21 new flu deaths in North Carolina; 67 total for the season

Rebecca Gillespie
Biologist Rebecca Gillespie holds a vial of flu-fighting antibodies at the Vaccine Research Center at the National Institutes of Health, Tuesday, Dec. 19, 2017, in Bethesda, Md. Despite 100 years of science, the flu virus too often beats our best defenses because it constantly mutates. (AP Photo/Carolyn Kaster)

RALEIGH, N.C. (WNCN) — On Thursday the State Health Department revealed the flu claimed the lives of 21 people in the past week, bringing the total deaths in North Carolina to 67 this flu season.

At least one doctor thinks this year’s flu season could get worse before it gets better.

Jessica Dixon, the interim director of infection prevention at Wake Med Health and Hospitals, says the flu has reached an epidemic level.

Dixon said this week Wake Med hit a record number of flu tests.

“On Monday our lab ran the most flu tests they’ve ever run in a single day. We had over 200 tests run,” she said.

Dixon says the incubation period for the flu is one to four days. In the four days prior to Monday, many people were home from work of school because of the snow storm. Which is why Dixon thinks more cases of the flu could develop now that people are back into their normal schedules.

“People weren’t even around each other that much, and yet we are seeing record amounts of flu. So I’m interested to see what will happen in the next week or so as people have come back to work, and back to school,” said Dixon. “It would not surprise me if we don’t see even more flu next week.”

One of the best ways to protect yourself is to get a flu shot. With roughly 12 weeks of flu season left, Dixon says there is still time to get vaccinated.

“You have to remember that it takes two weeks for it to come to full effect. If you get it today, it is not going to protect you from your kid who started coughing last night, but certainly it’s not too late,” said Dixon.

Although Dixon says some doctors offices and clinics have run out of the vaccine Wake Med has not. Another way to safe guard against the flu; washing your hands.

Dixon says it’s also a good idea to avoid people who are sick, and if you are sick, you should stay away from other people. She says adults can be contagious up to a week after being diagnosed, and children can remain contagious even longer.

“I can’t stress that enough. If you’ve been sick, don’t rush back to work, or rush the kids back to school. You need to stay home at least 24 and really a good 48 hours after you have resolution of your fever,” Dixon said.

Here in North Carolina, most of the victims who have died of the flu have been over the age of 65.

“I’m really concerned about how many people are opting not to vaccinate. Being vaccinated is going to assure you to have at least a shorter duration of illness and probably a milder flu,” said Dr. Jennifer Dumas with American Family Care.

Even though it’s recommended you get a flu shot, health officials say this year’s vaccine is, at most, 30 percent effective.
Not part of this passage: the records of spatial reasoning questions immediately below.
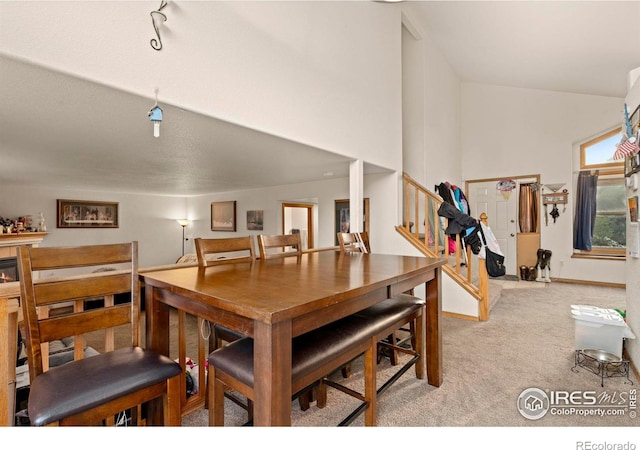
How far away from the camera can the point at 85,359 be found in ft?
4.00

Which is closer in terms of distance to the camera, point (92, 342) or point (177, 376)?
point (177, 376)

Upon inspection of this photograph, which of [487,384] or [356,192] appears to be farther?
[356,192]

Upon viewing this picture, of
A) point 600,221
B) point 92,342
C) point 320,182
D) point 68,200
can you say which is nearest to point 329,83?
point 320,182

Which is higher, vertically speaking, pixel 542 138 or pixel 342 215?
pixel 542 138

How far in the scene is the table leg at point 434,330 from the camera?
6.87 ft

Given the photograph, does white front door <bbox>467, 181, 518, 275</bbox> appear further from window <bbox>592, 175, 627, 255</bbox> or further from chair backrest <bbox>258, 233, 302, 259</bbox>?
chair backrest <bbox>258, 233, 302, 259</bbox>

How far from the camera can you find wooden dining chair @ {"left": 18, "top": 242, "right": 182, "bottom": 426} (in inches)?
39.8

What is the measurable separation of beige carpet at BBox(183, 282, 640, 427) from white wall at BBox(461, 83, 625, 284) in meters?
2.96

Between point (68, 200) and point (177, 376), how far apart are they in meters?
6.14

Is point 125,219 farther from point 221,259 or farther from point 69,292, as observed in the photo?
point 69,292

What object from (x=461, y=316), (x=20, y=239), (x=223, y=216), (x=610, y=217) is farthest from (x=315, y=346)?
(x=610, y=217)

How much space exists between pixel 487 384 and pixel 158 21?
3195 mm

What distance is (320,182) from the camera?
5570 millimetres
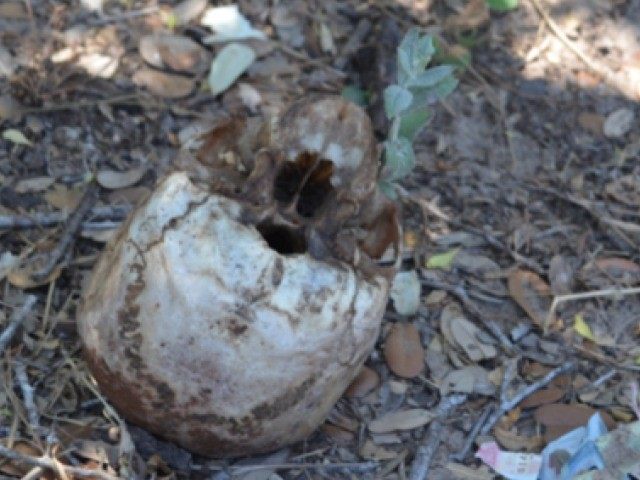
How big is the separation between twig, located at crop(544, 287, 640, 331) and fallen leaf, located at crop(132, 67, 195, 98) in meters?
1.23

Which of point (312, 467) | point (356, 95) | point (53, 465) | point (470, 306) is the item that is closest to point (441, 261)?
point (470, 306)

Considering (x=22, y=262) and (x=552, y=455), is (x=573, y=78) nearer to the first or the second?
(x=552, y=455)

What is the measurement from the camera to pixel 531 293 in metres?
3.15

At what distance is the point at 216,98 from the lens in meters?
3.49

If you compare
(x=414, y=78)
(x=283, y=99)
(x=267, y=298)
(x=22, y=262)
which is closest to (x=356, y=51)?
(x=283, y=99)

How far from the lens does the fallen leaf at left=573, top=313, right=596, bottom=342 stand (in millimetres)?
3059

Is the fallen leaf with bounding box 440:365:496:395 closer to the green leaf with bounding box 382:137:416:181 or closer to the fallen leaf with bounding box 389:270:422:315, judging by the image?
the fallen leaf with bounding box 389:270:422:315

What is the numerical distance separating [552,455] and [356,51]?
1.49 metres

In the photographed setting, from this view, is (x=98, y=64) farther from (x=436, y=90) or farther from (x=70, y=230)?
(x=436, y=90)

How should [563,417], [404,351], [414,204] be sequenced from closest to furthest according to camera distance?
1. [563,417]
2. [404,351]
3. [414,204]

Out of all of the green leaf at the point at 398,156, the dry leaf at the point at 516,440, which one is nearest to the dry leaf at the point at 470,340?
the dry leaf at the point at 516,440

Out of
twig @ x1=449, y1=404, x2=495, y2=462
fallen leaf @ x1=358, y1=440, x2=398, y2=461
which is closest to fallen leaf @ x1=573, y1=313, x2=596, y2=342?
twig @ x1=449, y1=404, x2=495, y2=462

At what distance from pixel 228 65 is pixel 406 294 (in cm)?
96

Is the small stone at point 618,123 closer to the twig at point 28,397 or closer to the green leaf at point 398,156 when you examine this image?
the green leaf at point 398,156
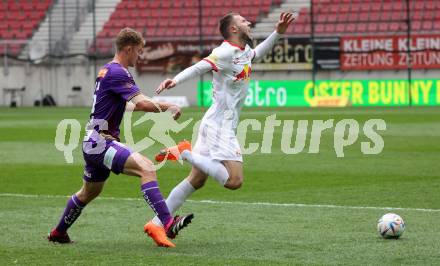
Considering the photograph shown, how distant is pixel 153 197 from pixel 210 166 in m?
0.83

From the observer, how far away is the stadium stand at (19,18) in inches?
1799

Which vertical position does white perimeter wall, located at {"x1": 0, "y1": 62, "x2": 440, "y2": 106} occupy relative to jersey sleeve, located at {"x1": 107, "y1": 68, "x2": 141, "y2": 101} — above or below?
above

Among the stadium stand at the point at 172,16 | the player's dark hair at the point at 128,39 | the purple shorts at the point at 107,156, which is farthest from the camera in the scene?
the stadium stand at the point at 172,16

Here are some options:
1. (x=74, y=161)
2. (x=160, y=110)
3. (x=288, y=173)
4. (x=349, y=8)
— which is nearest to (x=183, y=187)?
(x=160, y=110)

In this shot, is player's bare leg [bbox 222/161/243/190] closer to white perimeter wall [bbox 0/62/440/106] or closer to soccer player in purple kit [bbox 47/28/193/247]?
soccer player in purple kit [bbox 47/28/193/247]

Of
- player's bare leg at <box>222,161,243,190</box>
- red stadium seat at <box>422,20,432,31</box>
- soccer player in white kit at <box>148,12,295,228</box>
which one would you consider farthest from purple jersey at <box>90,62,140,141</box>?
red stadium seat at <box>422,20,432,31</box>

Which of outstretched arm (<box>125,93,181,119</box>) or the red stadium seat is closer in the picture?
outstretched arm (<box>125,93,181,119</box>)

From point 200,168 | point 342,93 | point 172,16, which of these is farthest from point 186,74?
point 172,16

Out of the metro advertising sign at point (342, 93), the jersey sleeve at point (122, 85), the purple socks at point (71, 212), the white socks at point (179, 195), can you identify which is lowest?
the purple socks at point (71, 212)

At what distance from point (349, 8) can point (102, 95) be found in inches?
1257

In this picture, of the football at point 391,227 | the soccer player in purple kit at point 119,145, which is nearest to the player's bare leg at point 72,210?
the soccer player in purple kit at point 119,145

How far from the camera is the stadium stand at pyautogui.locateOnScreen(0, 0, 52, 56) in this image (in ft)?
150

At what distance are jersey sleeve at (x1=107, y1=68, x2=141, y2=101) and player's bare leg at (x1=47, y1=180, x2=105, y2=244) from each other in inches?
33.1

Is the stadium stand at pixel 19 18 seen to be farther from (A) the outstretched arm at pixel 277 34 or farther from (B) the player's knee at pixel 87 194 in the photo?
(B) the player's knee at pixel 87 194
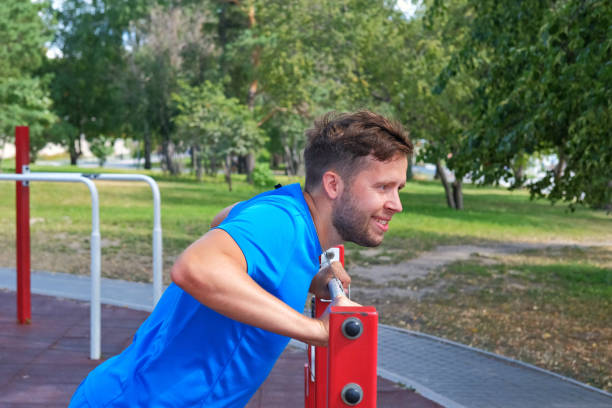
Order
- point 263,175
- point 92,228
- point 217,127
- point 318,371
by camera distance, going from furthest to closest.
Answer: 1. point 217,127
2. point 263,175
3. point 92,228
4. point 318,371

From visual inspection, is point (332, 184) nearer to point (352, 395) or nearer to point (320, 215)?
point (320, 215)

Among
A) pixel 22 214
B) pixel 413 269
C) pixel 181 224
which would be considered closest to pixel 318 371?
pixel 22 214

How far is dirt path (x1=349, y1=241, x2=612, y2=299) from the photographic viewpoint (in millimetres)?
9000

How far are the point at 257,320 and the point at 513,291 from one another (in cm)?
826

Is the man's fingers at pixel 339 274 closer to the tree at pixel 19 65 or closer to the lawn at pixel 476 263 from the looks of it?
the lawn at pixel 476 263

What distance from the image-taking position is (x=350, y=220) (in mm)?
1662

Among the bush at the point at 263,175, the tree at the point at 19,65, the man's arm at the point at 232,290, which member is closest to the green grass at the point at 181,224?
the bush at the point at 263,175

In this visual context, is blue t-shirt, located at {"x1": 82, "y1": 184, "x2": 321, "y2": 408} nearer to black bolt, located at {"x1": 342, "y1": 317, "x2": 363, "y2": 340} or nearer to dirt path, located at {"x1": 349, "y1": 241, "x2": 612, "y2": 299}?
black bolt, located at {"x1": 342, "y1": 317, "x2": 363, "y2": 340}

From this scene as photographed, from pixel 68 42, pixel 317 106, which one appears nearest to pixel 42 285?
pixel 317 106

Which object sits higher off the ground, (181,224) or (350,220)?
(350,220)

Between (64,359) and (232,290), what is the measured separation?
4052 mm

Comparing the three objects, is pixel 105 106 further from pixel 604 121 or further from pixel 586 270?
pixel 604 121

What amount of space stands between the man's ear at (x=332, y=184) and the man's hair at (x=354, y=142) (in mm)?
11

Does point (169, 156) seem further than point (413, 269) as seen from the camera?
Yes
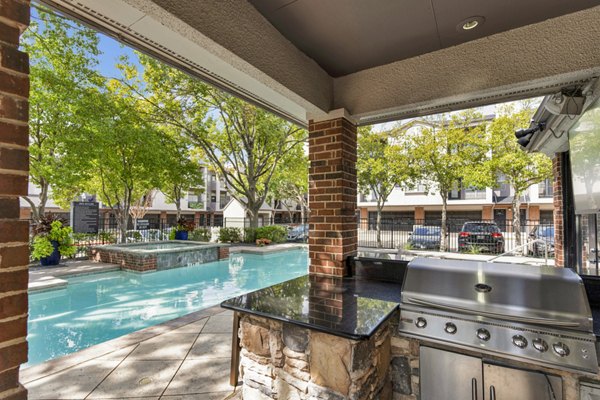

Some local hospitals have released the number of confirmed flu cases they’ve seen over the past few weeks:

UNC Hospital in Chapel Hill:

For the week of Jan. 7-13, there were 126 lab-confirmed cases of flu at UNC Hospitals, not including UNC REX.
For the previous week of Dec. 31, 2017 – Jan. 6, there were 86 lab-confirmed cases.

WakeMed:

There have been 943 positive flu tests since the beginning of the year (Jan. 1-23).

  • Jan. 1-10: 257 positive flu tests
  • Jan. 11-20: 491 positive flu tests, which was a 91 percent increase compared to the previous 10 day period (Jan. 1-10)
  • January 21-23: 195 positive flu tests

Rex Hospital:

A total of 706 patients have been treated for the flu at Rex facilities – 538 at REX Express Cares across Wake County and 168 at UNC REX Emergency Department.

  • Jan. 1-10: 202
  • Jan. 11-20: 371
  • Jan. 21-23: 134

Womack Army Medical Center:

There have been 116 positive flu results this month, compared to 31 in January 2017.

  • Jan. 1-10: 35
  • Jan. 11-20: 54
  • Jan. 21-23: 27

Womack released this statement to CBS North Carolina regarding the jump from last January to this January:

…while the numbers seem higher, it should be taken into account that there is a lot more awareness and coverage of the flu, so the increase could also be reflecting more people going in, getting care and getting tested for the flu instead of just toughing it out on their couches at home.”